The Nikolaikirche was the main town church and Bach had to alternate between the two on Sundays. It, too, is unrecognizable today, having been remodelled with Rococo decoration, but the ambience here is quite good. The instrumentation used in the cantatas was constantly expanding and trumpet-playing then was more delicate – celestial rather than aggressive – so the soloists (or concertists as they were then called) were never overwhelmed by the brass sound.
In 1981 Joshua Rifkin proposed that, in Bach’s time, four soloists provided the choruses in the cantatas, masses, passions, etc rather than a larger choir. Andrew Parrott took up the challenge and agreed that, musically, this enriches and enlivens performances. Moreover, as he maintained in a Radio 3 broadcast*, one voice to each part makes it easier to sustain a good balance, with supple phrasing and greater clarity. He added that the flexibility and precision arrived at with only four soloists helps draw out the details, creating a translucent sound that aids the projection of the text.
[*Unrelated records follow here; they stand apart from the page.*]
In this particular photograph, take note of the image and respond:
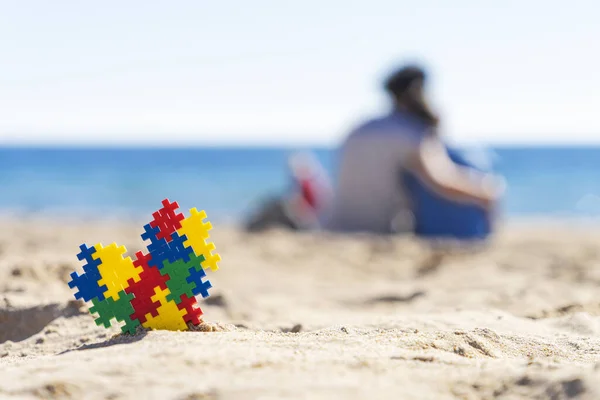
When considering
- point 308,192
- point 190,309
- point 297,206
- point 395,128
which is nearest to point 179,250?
point 190,309

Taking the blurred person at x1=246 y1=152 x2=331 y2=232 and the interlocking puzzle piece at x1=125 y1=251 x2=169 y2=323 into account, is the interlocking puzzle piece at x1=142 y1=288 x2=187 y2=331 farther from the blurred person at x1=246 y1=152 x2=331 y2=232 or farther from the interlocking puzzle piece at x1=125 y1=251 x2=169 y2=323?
the blurred person at x1=246 y1=152 x2=331 y2=232

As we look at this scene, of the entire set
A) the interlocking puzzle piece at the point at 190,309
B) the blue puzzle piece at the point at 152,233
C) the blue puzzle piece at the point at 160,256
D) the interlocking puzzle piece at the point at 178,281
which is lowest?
the interlocking puzzle piece at the point at 190,309

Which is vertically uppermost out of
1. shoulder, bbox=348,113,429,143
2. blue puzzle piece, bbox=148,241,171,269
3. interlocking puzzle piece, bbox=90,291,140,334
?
shoulder, bbox=348,113,429,143

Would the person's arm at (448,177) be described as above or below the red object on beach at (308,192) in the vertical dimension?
below

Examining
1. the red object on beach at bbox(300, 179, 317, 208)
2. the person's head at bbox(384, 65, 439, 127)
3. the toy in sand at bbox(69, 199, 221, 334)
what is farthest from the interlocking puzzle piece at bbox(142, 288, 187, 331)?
the red object on beach at bbox(300, 179, 317, 208)

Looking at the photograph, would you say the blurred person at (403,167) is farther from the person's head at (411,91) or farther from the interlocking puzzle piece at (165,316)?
the interlocking puzzle piece at (165,316)

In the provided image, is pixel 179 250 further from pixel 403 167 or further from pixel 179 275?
pixel 403 167

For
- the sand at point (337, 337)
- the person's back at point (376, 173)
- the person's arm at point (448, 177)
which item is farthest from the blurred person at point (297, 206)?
the sand at point (337, 337)
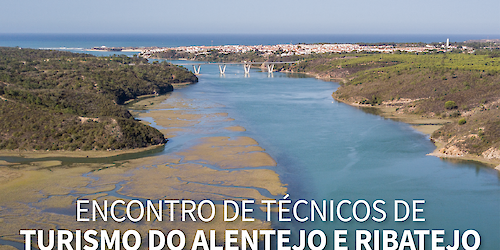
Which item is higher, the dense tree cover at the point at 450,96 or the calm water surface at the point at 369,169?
the dense tree cover at the point at 450,96

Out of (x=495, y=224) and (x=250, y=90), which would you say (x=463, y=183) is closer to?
(x=495, y=224)

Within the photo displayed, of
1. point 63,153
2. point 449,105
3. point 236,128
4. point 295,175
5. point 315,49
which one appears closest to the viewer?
point 295,175

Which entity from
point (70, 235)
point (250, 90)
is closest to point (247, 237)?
point (70, 235)

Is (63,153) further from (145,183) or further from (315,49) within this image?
(315,49)

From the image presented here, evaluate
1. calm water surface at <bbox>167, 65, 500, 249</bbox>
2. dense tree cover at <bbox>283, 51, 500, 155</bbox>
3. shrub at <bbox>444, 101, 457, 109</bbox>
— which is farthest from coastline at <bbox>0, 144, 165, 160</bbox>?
shrub at <bbox>444, 101, 457, 109</bbox>

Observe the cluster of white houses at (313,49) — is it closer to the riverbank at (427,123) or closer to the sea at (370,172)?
the riverbank at (427,123)

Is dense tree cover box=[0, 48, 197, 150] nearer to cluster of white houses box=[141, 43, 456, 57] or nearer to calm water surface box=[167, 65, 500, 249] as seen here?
calm water surface box=[167, 65, 500, 249]

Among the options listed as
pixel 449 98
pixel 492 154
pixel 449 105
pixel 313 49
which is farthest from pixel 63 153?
pixel 313 49

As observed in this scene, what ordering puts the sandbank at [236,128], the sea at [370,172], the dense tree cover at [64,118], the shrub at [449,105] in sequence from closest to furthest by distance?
1. the sea at [370,172]
2. the dense tree cover at [64,118]
3. the sandbank at [236,128]
4. the shrub at [449,105]

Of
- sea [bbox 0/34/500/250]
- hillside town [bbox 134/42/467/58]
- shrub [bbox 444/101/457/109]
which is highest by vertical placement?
hillside town [bbox 134/42/467/58]

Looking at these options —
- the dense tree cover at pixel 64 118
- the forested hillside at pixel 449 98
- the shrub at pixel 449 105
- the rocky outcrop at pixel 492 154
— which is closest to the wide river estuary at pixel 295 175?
the rocky outcrop at pixel 492 154

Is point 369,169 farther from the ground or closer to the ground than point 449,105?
closer to the ground

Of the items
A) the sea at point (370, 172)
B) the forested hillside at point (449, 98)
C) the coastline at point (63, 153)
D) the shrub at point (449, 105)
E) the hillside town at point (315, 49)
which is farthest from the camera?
the hillside town at point (315, 49)

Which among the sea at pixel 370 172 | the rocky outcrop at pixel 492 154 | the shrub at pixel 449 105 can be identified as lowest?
the sea at pixel 370 172
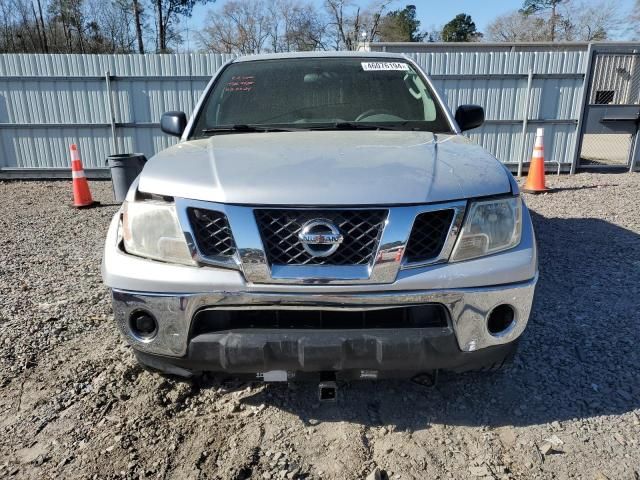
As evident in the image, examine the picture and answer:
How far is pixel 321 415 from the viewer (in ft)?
7.59

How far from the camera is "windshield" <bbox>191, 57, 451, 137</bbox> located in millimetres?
3039

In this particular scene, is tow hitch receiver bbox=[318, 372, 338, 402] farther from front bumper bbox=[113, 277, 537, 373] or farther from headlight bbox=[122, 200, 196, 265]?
headlight bbox=[122, 200, 196, 265]

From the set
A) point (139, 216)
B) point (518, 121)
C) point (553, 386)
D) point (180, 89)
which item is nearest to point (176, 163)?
point (139, 216)

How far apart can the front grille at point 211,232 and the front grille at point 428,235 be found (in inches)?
28.0

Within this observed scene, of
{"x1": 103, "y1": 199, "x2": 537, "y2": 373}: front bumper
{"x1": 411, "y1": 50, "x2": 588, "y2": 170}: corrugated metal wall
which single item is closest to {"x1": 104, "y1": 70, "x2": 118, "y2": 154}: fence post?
{"x1": 411, "y1": 50, "x2": 588, "y2": 170}: corrugated metal wall

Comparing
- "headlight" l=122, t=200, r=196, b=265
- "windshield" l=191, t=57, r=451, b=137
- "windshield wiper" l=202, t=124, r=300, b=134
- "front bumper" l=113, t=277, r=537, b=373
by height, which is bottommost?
"front bumper" l=113, t=277, r=537, b=373

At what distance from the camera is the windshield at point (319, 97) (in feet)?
9.97

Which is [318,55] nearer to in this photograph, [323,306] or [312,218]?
[312,218]

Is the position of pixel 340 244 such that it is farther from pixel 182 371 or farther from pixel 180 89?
pixel 180 89

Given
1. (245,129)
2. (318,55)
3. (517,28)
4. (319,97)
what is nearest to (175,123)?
(245,129)

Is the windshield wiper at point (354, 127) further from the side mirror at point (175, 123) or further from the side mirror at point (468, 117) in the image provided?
the side mirror at point (175, 123)

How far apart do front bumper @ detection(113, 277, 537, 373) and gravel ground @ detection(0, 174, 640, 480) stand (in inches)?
17.8

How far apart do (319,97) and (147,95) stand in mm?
6951

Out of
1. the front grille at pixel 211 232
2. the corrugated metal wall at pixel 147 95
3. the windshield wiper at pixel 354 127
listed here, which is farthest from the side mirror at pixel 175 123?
the corrugated metal wall at pixel 147 95
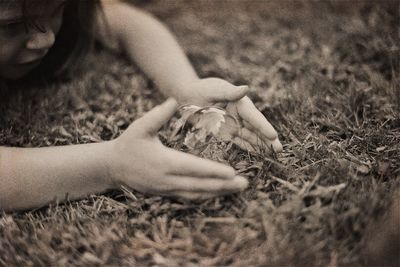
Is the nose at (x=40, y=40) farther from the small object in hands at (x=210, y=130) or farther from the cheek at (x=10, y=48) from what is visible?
the small object in hands at (x=210, y=130)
But we have to learn to listen differently and we can never be sure of the spaces available to Bach in the two main Leipzig churches since the 18th and 19th century re-building of the interiors.
However, John Eliot Gardiner and Ton Koopman (who at the time of writing are recording all the Cantatas) would have none of this. Gardiner states that one extant instruction says that all the boys in Bach’s charge should participate. Perhaps we should ask: how would Bach have responded to the conditions found in your local church? If he’d had more space, a larger number of good singers and instrumentalists – ever the innovator, Bach would, I feel, have used the forces available to determine the style of performance, just as Bruckner wrote his symphonies with cathedral acoustics in mind to open up a vast cavern of sound.
Finally, Bach himself tells us in a letter to the Town Council that there are 17 singers useable, 20 not yet useable and 17 totally useless; so if he’d used only one treble and alto in the choruses, the other boys would have been underemployed and generally confined to singing in the cantatas’ final short chorales. Therefore, I suggest that Bach would have had at least a dozen boys in the choir and a similar number of tenors and basses (drawn from the University, etc) to achieve a balance.
Sadly, only three-fifths of the Cantatas have survived. Bach realized in his old age that they were all tied to the epistles and gospels for specific days in the church calendar and salvaged the best numbers for inclusion in his masses. But many scores finished up as firelighters, which also happened to some of Schubert’s operatic music, as well as many invaluable Gnostic texts after their discovery at Nag Hammadi, Egypt in 1945.